Our independent medical adviser noted that it was reasonable that times between appointments may be affected by staff resource and demand. As Mr C’s complaint was very similar to one that he had made before and the board had already explained the appointment system to him at that time, we did not uphold his complaint.

  • Case ref:
    201202297
  • Date:
    April 2013
  • Body:
    A Medical Practice in the Tayside NHS Board area
  • Sector:
    Health
  • Outcome:
    Not upheld, no recommendations
  • Subject:
    clinical treatment / diagnosis

Summary

Ms C complained that doctors at the practice failed to manage her medication regime appropriately. Ms C was suffering from bi-polar disorder (a condition that affects a person's mood). She was prescribed medication, including lithium (a medicine used to treat mood disorders) and quetiapine (a drug used to treat bi-polar disorder). Her lithium levels were monitored every three months at a special clinic as lithium may interact with other drugs and can cause toxicity (a poisonous effect on the body). She was also monitored by a community psychiatric nurse (CPN) and a consultant psychiatrist every four to six weeks.

On one occasion Ms C went to the practice as she felt she was suffering from toxicity. She saw a locum GP (a doctor in a temporary position at the practice), who did not think that she was but asked her to speak to her CPN to organise a blood test. The CPN told her to go back to the practice, and another doctor did the blood test. The results showed that she was not suffering from toxicity.

After investigating, we did not uphold Ms C's complaint. We took advice from as independent medical adviser, who said that the evidence in the clinical notes showed that it was unlikely Ms C was suffering from toxicity when she saw the locum GP. Although the adviser was concerned that the locum GP asked Ms C to arrange her own blood tests, she considered this to be a misunderstanding about the resources available. In light of this, although we did not uphold Ms C's complaints, we drew to the practice's attention that the adviser had suggested they might wish to consider placing an alert on the notes of patients prescribed lithium, with information on how to obtain urgent blood tests where there is a suspicion of possible lithium toxicity.

Ms C also complained that the practice would not prescribe her extra quetiapine. She was under the impression that her psychiatrist had increased the dose. Having looked at Ms C's clinical notes and the communication between the psychiatrist and practice, the adviser confirmed that the psychiatrist had not further increased the dosage. Ms C also had helicobacter pylori (h-pylori - a bacterium found in the stomach) and complained that the practice had not adequately treated it. The adviser confirmed that the dose and duration of treatment for h-pylori was appropriate.

  • Case ref:
    201203060
  • Date:
    April 2013
  • Body:
    A Medical Practice in the Lothian NHS Board area
  • Sector:
    Health
  • Outcome:
    Not upheld, no recommendations
  • Subject:
    communication, staff attitude, dignity, confidentiality

Summary

Ms C's daughter (Ms A) suffers from chronic back pain following an accident some years ago. Ms C complained on behalf of her daughter that the medical practice failed to do enough to provide her with appropriate treatment.

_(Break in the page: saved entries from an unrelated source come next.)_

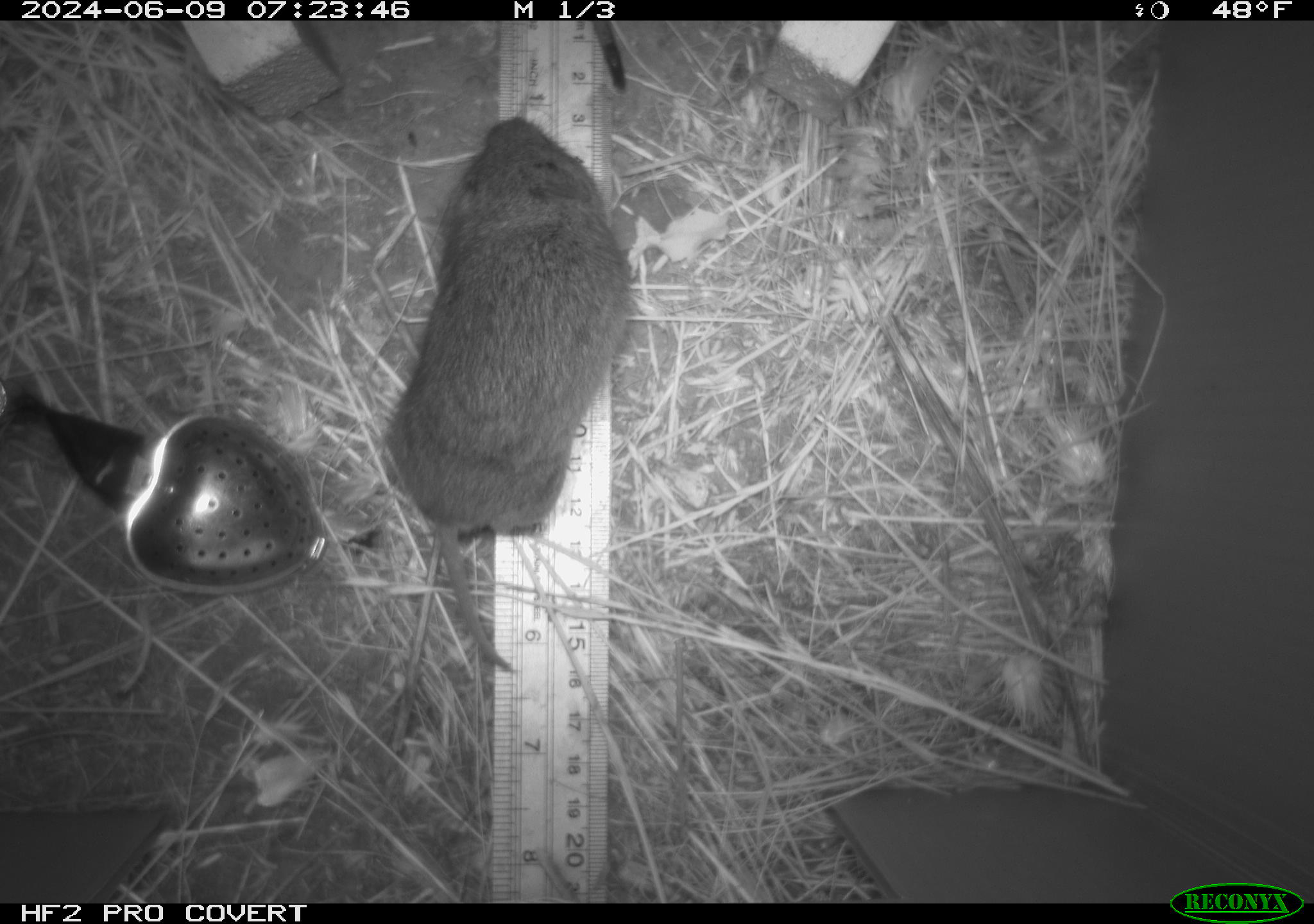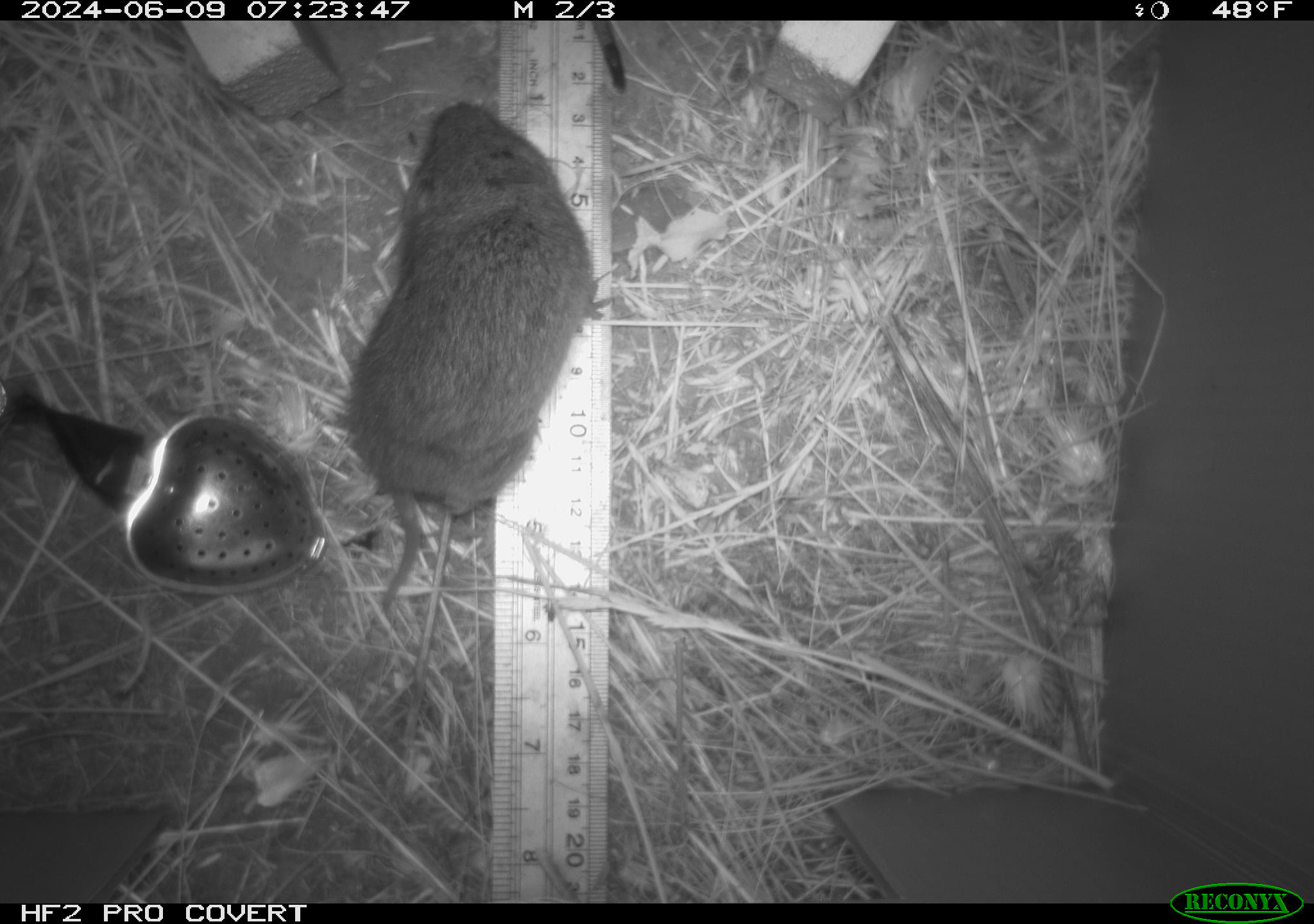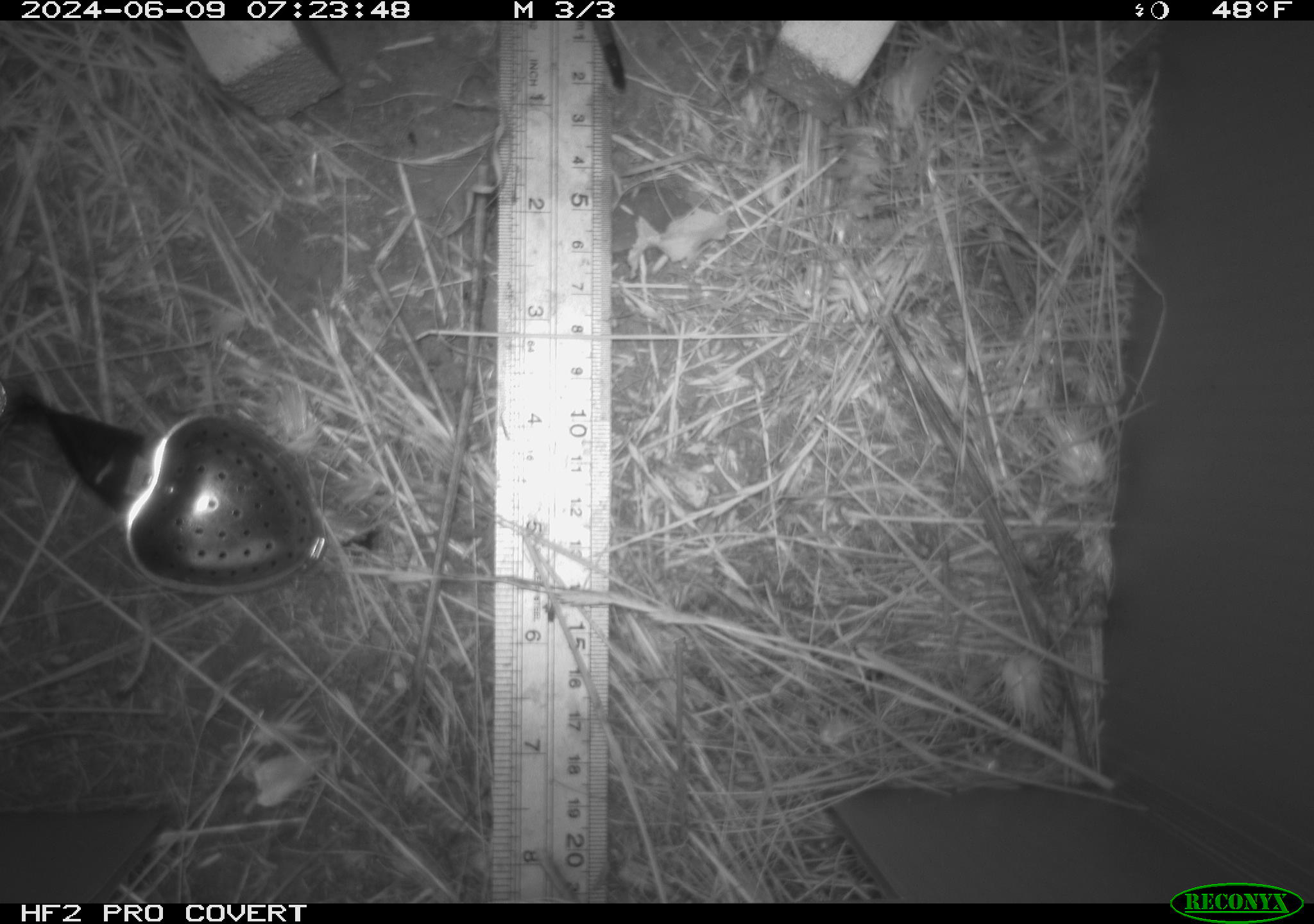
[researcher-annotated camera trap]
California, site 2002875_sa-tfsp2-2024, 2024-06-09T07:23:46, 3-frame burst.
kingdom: Animalia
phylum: Chordata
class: Mammalia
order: Rodentia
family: Cricetidae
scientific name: Arvicolinae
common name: voles, lemmings, and muskrats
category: arvicolinae subfamily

As part of our investigation, we took independent advice from a medical adviser. He considered Ms A's medical records, her medical history and the care and treatment provided by the practice. He said that the practice had provided an appropriate level of care and treatment, including tests and treatment options. Although Ms A's pain has not been resolved, the adviser took the view that the practice have taken appropriate steps to try and identify the underlying problem and to provide on-going treatment in order to minimise the pain Ms A is suffering.